Durante il conflitto mondiale del 1915-1918, partecipò attivamente come consulente giuridico del Comando supremo italiano. Pubblicò un pamphlet prima in italiano e poi in traduzione inglese e francese, dal titolo L’Italia e l’Austria in guerra. L’intento anti-austriaco della pubblicazione è chiaro: “offrire una conoscenza esatta del contrasto fra la condotta nostra e quella del nostro nemico”. Al netto di alcuni passaggi dichiaratamente propagandistici, resta l’impressione di un’analisi dei fatti condotta alla luce di una rigorosa applicazione delle norme del diritto di guerra. Così, quando al termine del conflitto, verrà costituita la Reale Commissione d’inchiesta sulle violazioni del diritto delle genti commesse dal nemico, la relazione finale non potrà che attingere a piene mani al lavoro di Catellani.
Vari scritti successivi sono quindi dedicati al tema delle vie per la pace e alla genesi della Società delle Nazioni: non mancano i rilievi critici rispetto difficoltà e alle imperfezioni dell’organizzazione, pur riconoscendo l’ideale della Società delle Nazioni come “garanzia di sicurezza per l’Europa”, nonché “promessa di pace per il mondo”.

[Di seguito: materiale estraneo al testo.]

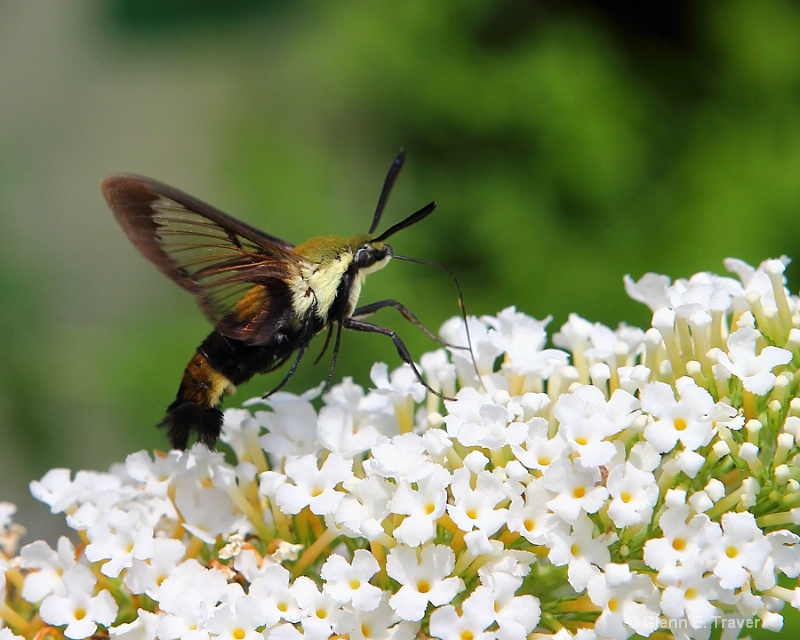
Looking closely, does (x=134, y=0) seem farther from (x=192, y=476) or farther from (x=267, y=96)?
(x=192, y=476)

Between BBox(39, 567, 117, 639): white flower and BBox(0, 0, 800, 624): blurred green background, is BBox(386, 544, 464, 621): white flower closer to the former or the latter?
BBox(39, 567, 117, 639): white flower

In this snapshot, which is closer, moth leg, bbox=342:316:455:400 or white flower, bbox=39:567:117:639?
white flower, bbox=39:567:117:639

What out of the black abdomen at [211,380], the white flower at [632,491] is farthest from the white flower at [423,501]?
the black abdomen at [211,380]

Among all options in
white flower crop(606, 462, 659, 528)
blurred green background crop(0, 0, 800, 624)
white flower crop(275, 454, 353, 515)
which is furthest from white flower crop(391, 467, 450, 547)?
blurred green background crop(0, 0, 800, 624)

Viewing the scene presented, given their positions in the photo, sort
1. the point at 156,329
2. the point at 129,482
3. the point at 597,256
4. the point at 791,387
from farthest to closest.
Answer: the point at 156,329
the point at 597,256
the point at 129,482
the point at 791,387

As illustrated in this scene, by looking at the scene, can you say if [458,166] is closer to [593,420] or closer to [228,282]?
[228,282]

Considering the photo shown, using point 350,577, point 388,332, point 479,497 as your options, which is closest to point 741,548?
point 479,497

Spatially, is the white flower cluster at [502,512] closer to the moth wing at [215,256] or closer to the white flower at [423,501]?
the white flower at [423,501]

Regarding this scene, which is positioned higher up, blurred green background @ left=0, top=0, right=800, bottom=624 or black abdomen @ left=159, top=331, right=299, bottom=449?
blurred green background @ left=0, top=0, right=800, bottom=624

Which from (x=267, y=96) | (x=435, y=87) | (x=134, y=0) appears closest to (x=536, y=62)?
(x=435, y=87)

A conclusione della sua carriera accademica, ebbe l’onore di essere insignito di una laurea honoris causa a Cambridge nel luglio 1931, insieme a giuristi del calibro dello statunitense James Brown Scott e del greco Nicolas Politis. Colpito dalle leggi razziali, si ritirò a vita privata e solitaria nella sua casa di Padova, dove morì “tragicamente e miseramente” a distanza di poche ore dalla moglie nel gennaio del 1945. Anton Maria Bettanini, suo allievo, nella commemorazione tenuta il 16 Maggio 1947 all’Università di Padova, auspicava che “la Scuola di perenne culto ne circordi la immacolata memoria”. Per decenni su Enrico Catellani è invece calato l’oblio e il silenzio. La circolazione digitale delle sue opere e la crescente attenzione degli studiosi allo sviluppo della scienza del diritto internazionale in Italia offrono finalmente nuova luce alla vicenda umana e allo straordinario contributo intellettuale di questo grande giurista patavino.